The invention has been described in detail in connection with the specific embodiments and exemplary examples thereof, but such description is not to be construed as limiting the invention. It will be understood by those skilled in the art that various equivalent substitutions, modifications or improvements may be made to the technical solution of the present invention and its embodiments without departing from the spirit and scope of the present invention, and these fall within the scope of the present invention. The scope of the invention is defined by the appended claims.

Claims (19)

  1. Use of icotinib or a pharmaceutically acceptable salt thereof for the manufacture of a medicament for the treatment and/or co-treatment of a patient with a tumor, wherein the patient has been surgically completely resected from the lesion prior to administration of icotinib or a pharmaceutically acceptable salt thereof.
  2. The use according to claim 1, wherein the tumor is non-small cell lung cancer.
  3. The use according to claim 1 or 2, wherein the non-small cell lung cancer is stage II-IIIA non-small cell lung cancer.
  4. The use according to any one of claims 1-3, wherein the non-small cell lung cancer is EGFR mutation positive non-small cell lung cancer.
  5. The use of any one of claims 1-4, wherein the EGFR mutation is an EGFR19 exon deletion mutation or a 21 exon L858R mutation.
  6. The use according to any one of claims 1 to 5, wherein the EGFR mutation is not the 20 exon T790M mutation.
  7. The use according to any one of claims 1 to 6, wherein the patient does not have tumor recurrence or/and metastasis prior to administration of the icotinib or a pharmaceutically acceptable salt thereof.
  8. The use according to any one of claims 1-7, wherein the patient has not received systemic anti-tumor therapy, including chemotherapy, radiation therapy or targeted therapy, prior to administration of the icotinib or a pharmaceutically acceptable salt thereof; further, the targeted therapies include, but are not limited to, monoclonal antibodies, small molecule tyrosine kinase inhibitors.
  9. The use according to any one of claims 1 to 8, wherein the medicament comprises icotinib or a pharmaceutically acceptable salt thereof, and one or more pharmaceutically acceptable excipients.
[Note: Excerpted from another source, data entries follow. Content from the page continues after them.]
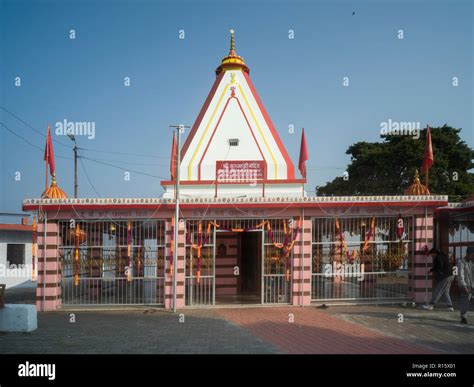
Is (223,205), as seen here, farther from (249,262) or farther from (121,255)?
(249,262)

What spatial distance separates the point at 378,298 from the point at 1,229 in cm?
1822

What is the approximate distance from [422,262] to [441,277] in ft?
3.10

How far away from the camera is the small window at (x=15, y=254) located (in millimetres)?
19784

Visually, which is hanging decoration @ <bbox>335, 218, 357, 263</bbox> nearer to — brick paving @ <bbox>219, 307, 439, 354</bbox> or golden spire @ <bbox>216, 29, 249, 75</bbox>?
brick paving @ <bbox>219, 307, 439, 354</bbox>

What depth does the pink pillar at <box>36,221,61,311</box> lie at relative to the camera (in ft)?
35.4

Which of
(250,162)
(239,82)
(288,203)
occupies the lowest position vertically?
(288,203)

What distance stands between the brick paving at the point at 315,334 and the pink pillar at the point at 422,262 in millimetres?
3296

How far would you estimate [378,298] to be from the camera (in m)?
11.7

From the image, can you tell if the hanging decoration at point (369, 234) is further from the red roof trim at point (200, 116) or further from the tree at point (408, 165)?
the tree at point (408, 165)

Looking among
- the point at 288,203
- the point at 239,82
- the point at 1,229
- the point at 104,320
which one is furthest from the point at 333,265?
the point at 1,229

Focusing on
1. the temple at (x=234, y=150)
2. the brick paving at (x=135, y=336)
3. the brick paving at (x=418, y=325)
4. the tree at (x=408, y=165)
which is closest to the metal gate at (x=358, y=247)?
the brick paving at (x=418, y=325)

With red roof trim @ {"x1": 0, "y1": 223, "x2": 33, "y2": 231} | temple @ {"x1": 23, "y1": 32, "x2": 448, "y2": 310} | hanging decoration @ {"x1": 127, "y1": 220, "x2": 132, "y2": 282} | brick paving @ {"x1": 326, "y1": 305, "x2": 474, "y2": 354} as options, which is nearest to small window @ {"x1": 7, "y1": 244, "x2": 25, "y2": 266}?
red roof trim @ {"x1": 0, "y1": 223, "x2": 33, "y2": 231}
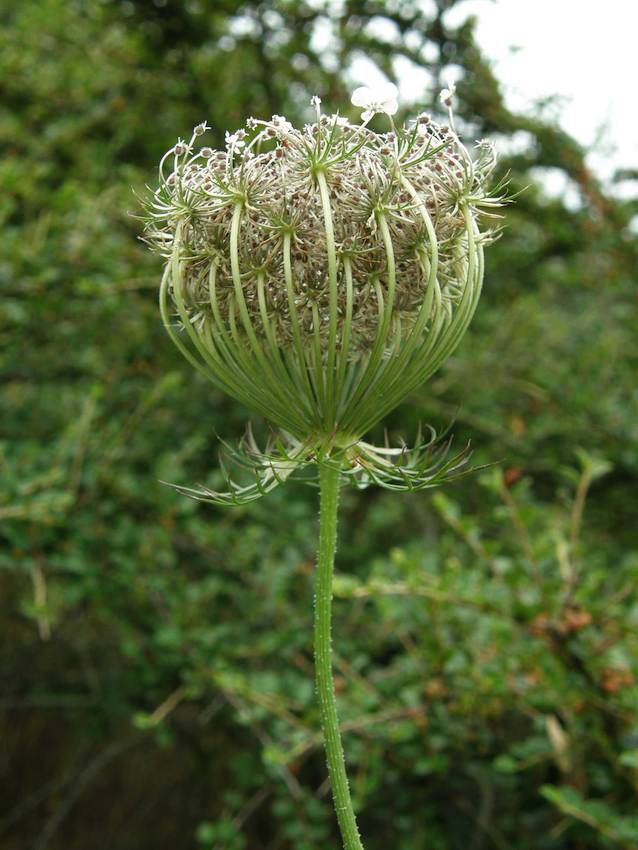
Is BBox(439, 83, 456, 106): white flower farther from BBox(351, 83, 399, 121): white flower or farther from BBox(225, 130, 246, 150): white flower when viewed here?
BBox(225, 130, 246, 150): white flower

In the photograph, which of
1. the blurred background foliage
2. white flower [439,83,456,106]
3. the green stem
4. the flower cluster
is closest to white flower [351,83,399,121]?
the flower cluster

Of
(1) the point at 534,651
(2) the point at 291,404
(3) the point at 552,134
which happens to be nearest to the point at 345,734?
(1) the point at 534,651

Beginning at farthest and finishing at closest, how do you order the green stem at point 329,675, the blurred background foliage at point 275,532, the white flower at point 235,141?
the blurred background foliage at point 275,532
the white flower at point 235,141
the green stem at point 329,675

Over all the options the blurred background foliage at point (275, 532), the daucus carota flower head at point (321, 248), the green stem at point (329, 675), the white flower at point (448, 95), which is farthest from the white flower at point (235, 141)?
the blurred background foliage at point (275, 532)

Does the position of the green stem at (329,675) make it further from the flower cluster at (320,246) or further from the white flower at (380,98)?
the white flower at (380,98)

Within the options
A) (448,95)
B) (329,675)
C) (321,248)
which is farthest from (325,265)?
(329,675)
  10. The use according to any one of claims 1-9, wherein the pharmaceutically acceptable salt of icotinib is icotinib hydrochloride.
  11. The use according to any one of claims 1-10, wherein the icotinib or a pharmaceutically acceptable salt thereof is administered three times daily; preferably, the icotinib hydrochloride is administered three times daily.
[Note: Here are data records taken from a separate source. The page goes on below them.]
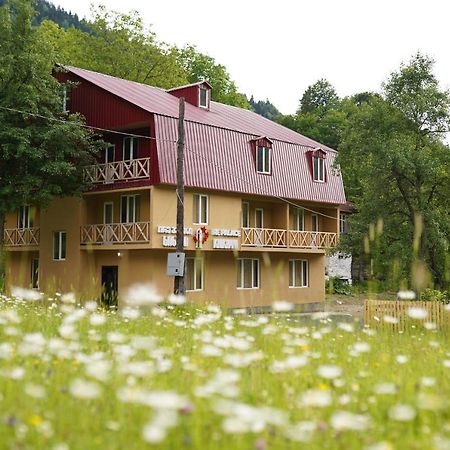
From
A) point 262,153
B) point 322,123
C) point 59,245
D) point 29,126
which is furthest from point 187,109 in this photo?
point 322,123

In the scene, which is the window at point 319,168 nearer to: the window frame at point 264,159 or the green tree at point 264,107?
the window frame at point 264,159

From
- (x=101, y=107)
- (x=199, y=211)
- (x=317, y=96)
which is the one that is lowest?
(x=199, y=211)

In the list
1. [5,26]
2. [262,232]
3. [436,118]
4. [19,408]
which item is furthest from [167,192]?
[19,408]

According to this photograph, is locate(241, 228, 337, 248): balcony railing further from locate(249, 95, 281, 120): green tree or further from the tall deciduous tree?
locate(249, 95, 281, 120): green tree

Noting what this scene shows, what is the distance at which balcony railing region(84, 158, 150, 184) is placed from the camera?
32.3m

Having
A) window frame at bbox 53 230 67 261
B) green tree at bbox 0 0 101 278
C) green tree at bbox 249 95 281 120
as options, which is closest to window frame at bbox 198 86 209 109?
green tree at bbox 0 0 101 278

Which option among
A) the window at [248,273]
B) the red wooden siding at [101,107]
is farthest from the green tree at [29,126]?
the window at [248,273]

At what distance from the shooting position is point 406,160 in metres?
30.9

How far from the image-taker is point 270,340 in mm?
8047

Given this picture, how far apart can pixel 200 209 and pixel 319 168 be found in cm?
968

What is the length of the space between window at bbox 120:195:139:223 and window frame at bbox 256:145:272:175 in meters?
6.62

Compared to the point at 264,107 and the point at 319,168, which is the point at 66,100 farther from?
the point at 264,107

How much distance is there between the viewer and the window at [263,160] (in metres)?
37.1

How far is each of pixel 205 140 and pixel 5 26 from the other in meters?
10.1
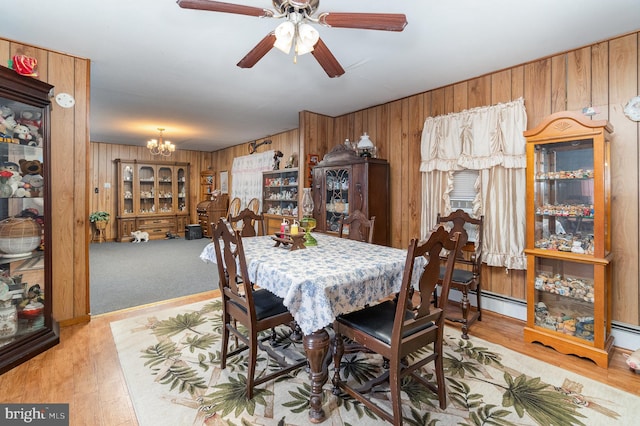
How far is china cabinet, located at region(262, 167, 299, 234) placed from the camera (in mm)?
5523

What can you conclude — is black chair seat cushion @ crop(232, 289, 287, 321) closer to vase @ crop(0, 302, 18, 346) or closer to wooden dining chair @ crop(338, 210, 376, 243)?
wooden dining chair @ crop(338, 210, 376, 243)

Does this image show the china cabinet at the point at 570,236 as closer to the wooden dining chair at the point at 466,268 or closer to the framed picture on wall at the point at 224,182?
the wooden dining chair at the point at 466,268

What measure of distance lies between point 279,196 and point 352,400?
447 centimetres

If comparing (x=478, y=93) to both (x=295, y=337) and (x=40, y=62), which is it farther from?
(x=40, y=62)

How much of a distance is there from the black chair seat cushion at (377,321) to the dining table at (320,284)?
8 cm

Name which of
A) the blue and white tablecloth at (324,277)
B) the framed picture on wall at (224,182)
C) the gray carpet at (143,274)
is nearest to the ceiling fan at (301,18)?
the blue and white tablecloth at (324,277)

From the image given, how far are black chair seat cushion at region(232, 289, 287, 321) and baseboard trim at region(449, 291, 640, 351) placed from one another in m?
2.29

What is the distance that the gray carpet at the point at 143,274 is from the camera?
3.60 metres

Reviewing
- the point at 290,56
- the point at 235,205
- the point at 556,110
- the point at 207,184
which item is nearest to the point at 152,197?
the point at 207,184

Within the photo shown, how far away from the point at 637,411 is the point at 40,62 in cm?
497

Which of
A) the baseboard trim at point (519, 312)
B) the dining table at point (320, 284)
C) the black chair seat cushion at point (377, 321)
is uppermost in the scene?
the dining table at point (320, 284)

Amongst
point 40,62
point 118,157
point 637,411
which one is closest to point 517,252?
point 637,411

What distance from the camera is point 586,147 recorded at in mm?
2350

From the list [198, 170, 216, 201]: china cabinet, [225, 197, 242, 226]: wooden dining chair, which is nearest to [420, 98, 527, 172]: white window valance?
[225, 197, 242, 226]: wooden dining chair
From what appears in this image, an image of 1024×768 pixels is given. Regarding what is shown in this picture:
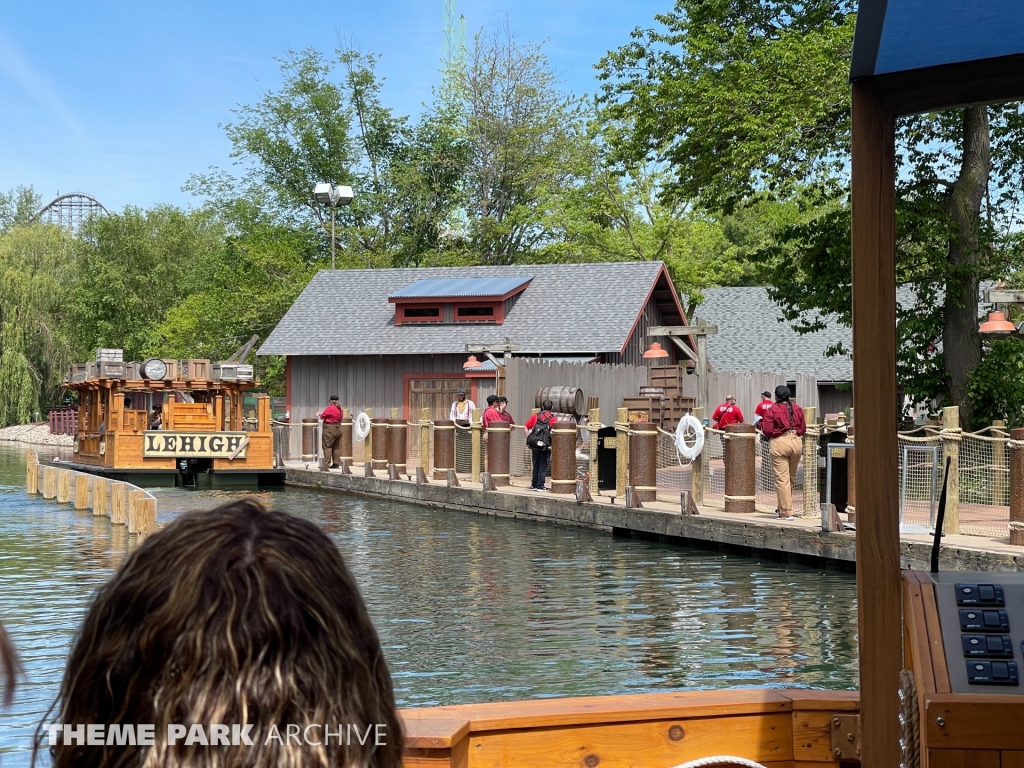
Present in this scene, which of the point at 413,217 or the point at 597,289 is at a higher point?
the point at 413,217

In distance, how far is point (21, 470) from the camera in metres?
34.4

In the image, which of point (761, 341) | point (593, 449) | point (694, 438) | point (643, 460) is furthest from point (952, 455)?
point (761, 341)

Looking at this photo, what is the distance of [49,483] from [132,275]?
124ft

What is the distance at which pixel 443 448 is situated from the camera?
2425 centimetres

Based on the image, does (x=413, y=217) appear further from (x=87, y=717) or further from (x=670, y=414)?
(x=87, y=717)

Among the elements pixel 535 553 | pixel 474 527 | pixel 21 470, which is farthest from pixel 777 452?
pixel 21 470

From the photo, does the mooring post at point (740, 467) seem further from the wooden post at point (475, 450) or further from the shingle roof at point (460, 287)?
the shingle roof at point (460, 287)

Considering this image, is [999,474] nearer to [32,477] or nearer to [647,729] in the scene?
[647,729]

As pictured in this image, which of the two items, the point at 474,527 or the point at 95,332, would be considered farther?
the point at 95,332

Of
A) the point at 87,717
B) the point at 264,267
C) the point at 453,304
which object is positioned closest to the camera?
the point at 87,717

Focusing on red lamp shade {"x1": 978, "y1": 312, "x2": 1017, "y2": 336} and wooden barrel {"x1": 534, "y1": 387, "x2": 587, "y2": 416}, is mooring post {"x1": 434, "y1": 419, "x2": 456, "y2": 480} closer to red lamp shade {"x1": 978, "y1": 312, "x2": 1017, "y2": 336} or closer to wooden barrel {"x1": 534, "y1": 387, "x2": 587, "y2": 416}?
wooden barrel {"x1": 534, "y1": 387, "x2": 587, "y2": 416}

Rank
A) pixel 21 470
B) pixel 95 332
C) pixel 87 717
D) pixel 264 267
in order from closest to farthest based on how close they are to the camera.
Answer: pixel 87 717
pixel 21 470
pixel 264 267
pixel 95 332

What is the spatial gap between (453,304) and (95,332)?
1099 inches

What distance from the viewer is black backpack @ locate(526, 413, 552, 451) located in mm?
20641
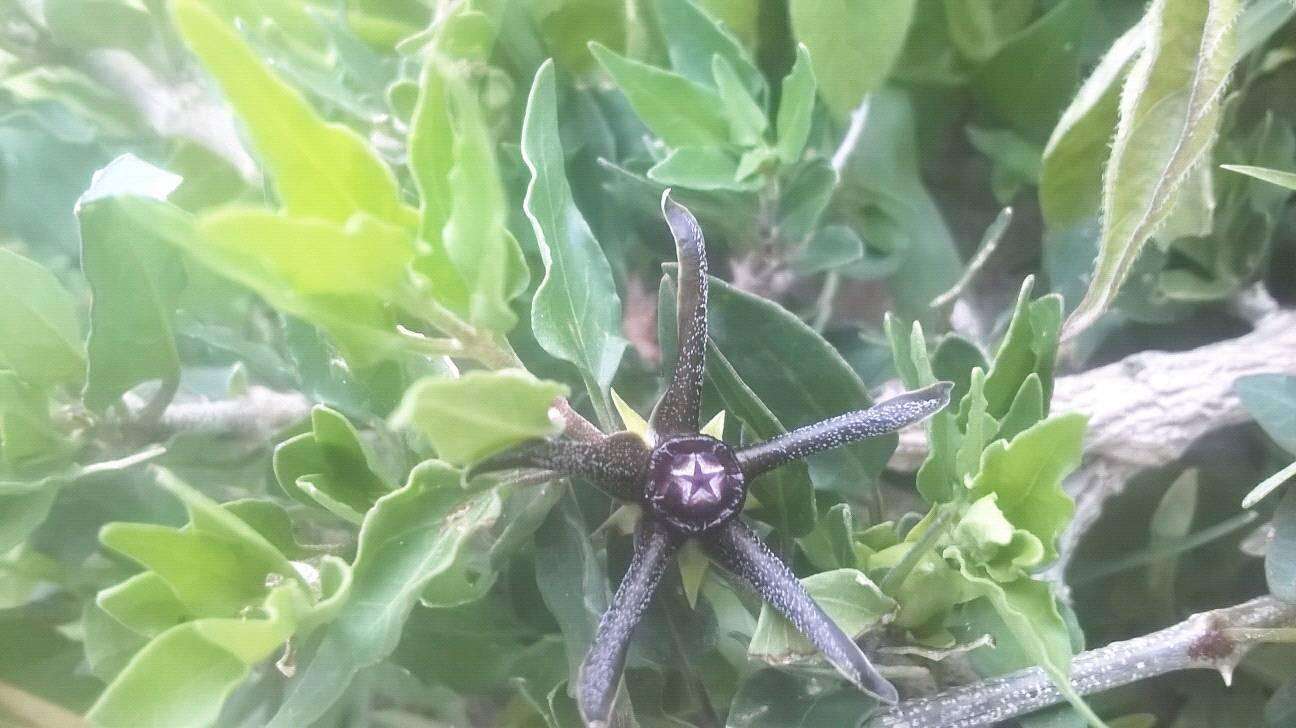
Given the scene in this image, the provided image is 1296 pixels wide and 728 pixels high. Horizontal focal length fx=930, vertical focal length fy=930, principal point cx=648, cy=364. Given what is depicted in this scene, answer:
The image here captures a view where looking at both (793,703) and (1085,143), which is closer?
(793,703)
  12. The use according to any one of claims 1 to 11, wherein the single dose of medicament is 125mg of icotinib.
  13. The use according to any one of claims 1 to 12, wherein the medicament is administered orally.
  14. The use according to any one of claims 1 to 13, wherein the medicament is a tablet.
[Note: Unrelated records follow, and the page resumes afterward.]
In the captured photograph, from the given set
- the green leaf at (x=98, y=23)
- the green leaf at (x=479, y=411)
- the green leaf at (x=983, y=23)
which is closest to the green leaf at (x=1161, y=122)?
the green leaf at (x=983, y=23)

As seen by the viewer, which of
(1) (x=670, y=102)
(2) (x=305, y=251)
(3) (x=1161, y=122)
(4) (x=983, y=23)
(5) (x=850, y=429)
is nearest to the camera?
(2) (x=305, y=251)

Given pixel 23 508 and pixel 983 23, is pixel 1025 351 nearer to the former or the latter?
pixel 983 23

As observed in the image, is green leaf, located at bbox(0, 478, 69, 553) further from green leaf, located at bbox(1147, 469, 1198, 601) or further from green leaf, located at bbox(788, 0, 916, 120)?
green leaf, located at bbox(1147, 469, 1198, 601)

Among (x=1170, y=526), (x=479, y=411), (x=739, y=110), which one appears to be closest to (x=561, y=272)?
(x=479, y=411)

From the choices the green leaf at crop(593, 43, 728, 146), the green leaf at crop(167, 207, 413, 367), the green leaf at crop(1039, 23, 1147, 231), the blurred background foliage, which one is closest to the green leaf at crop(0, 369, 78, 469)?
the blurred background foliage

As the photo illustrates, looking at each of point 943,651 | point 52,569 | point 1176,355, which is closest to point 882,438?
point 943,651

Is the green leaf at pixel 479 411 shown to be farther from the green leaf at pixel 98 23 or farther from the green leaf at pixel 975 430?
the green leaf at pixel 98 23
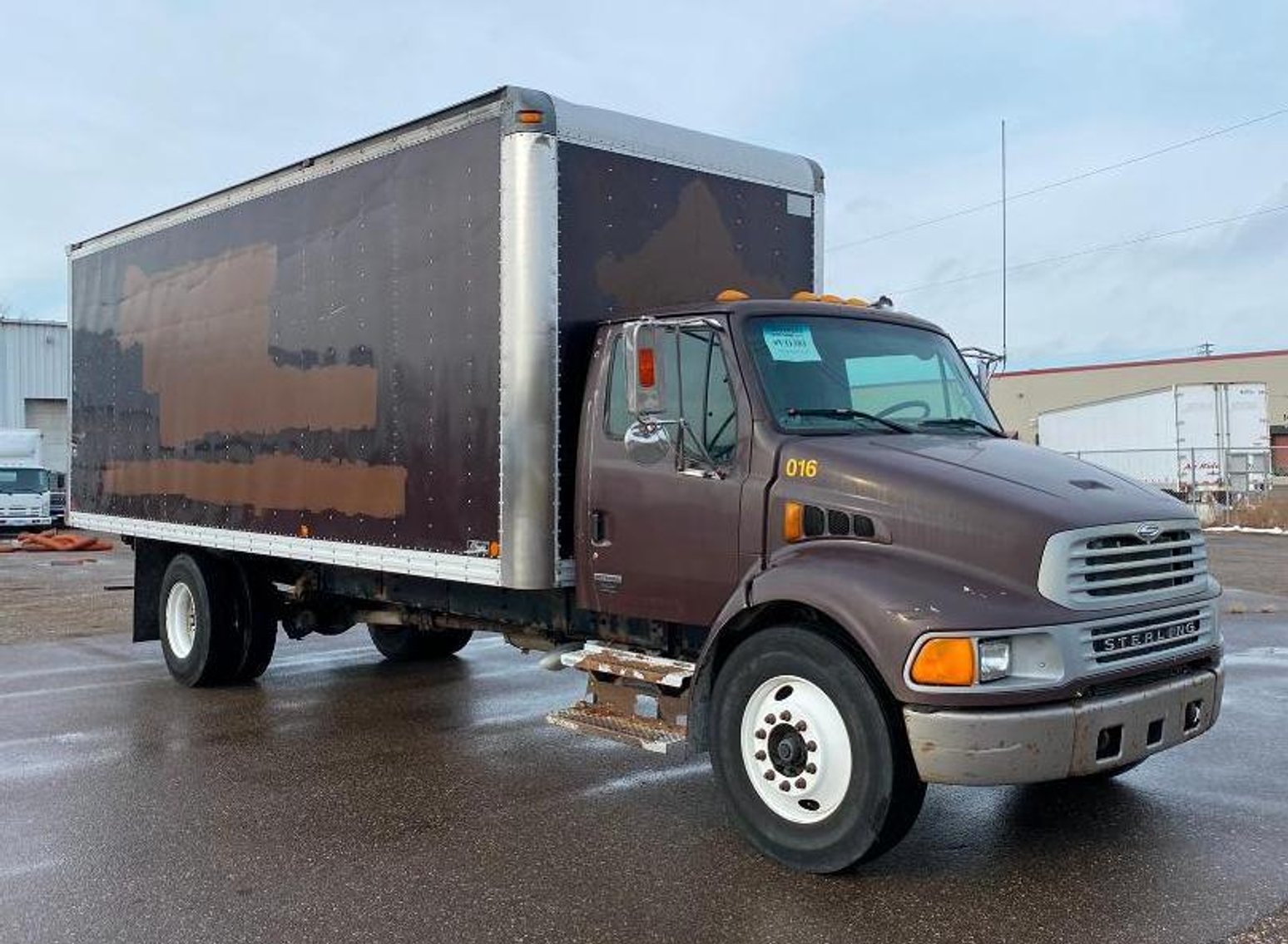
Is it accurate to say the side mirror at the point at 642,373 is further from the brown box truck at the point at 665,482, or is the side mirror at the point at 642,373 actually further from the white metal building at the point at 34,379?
the white metal building at the point at 34,379

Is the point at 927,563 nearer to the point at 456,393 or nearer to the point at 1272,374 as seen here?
the point at 456,393

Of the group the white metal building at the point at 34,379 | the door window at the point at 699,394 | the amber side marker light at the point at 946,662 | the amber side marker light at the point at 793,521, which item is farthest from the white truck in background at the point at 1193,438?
the white metal building at the point at 34,379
  15. A method of treating and/or assisting in the treatment of a patient with a tumor, the method comprising administering to the patient, icotinib or a pharmaceutically acceptable salt thereof, wherein the patient has been surgically removed from the lesion entirely prior to administration of icotinib or a pharmaceutically acceptable salt thereof.
  16. The method of claim 15, wherein the pharmaceutically acceptable salt of icotinib is icotinib hydrochloride.
  17. The method of claim 15 or 16, wherein the tumor is stage II-IIIA non-small cell lung cancer, which is EGFR mutation positive non-small cell lung cancer, which EGFR mutation is an EGFR19 exon deletion mutation or a 21 exon L858R mutation; the EGFR mutation is not a 20 exon T790M mutation.
  18. The method of any one of claims 15-17, wherein the patient does not have tumor recurrence or/and metastasis prior to administration of the icotinib or a pharmaceutically acceptable salt thereof.
  19. The method of any one of claims 15-18, wherein the patient has not received systemic anti-tumor therapy, including chemotherapy, radiation therapy or targeted therapy, prior to administration of the icotinib or a pharmaceutically acceptable salt thereof; further, the targeted therapies include, but are not limited to, monoclonal antibodies, small molecule tyrosine kinase inhibitors.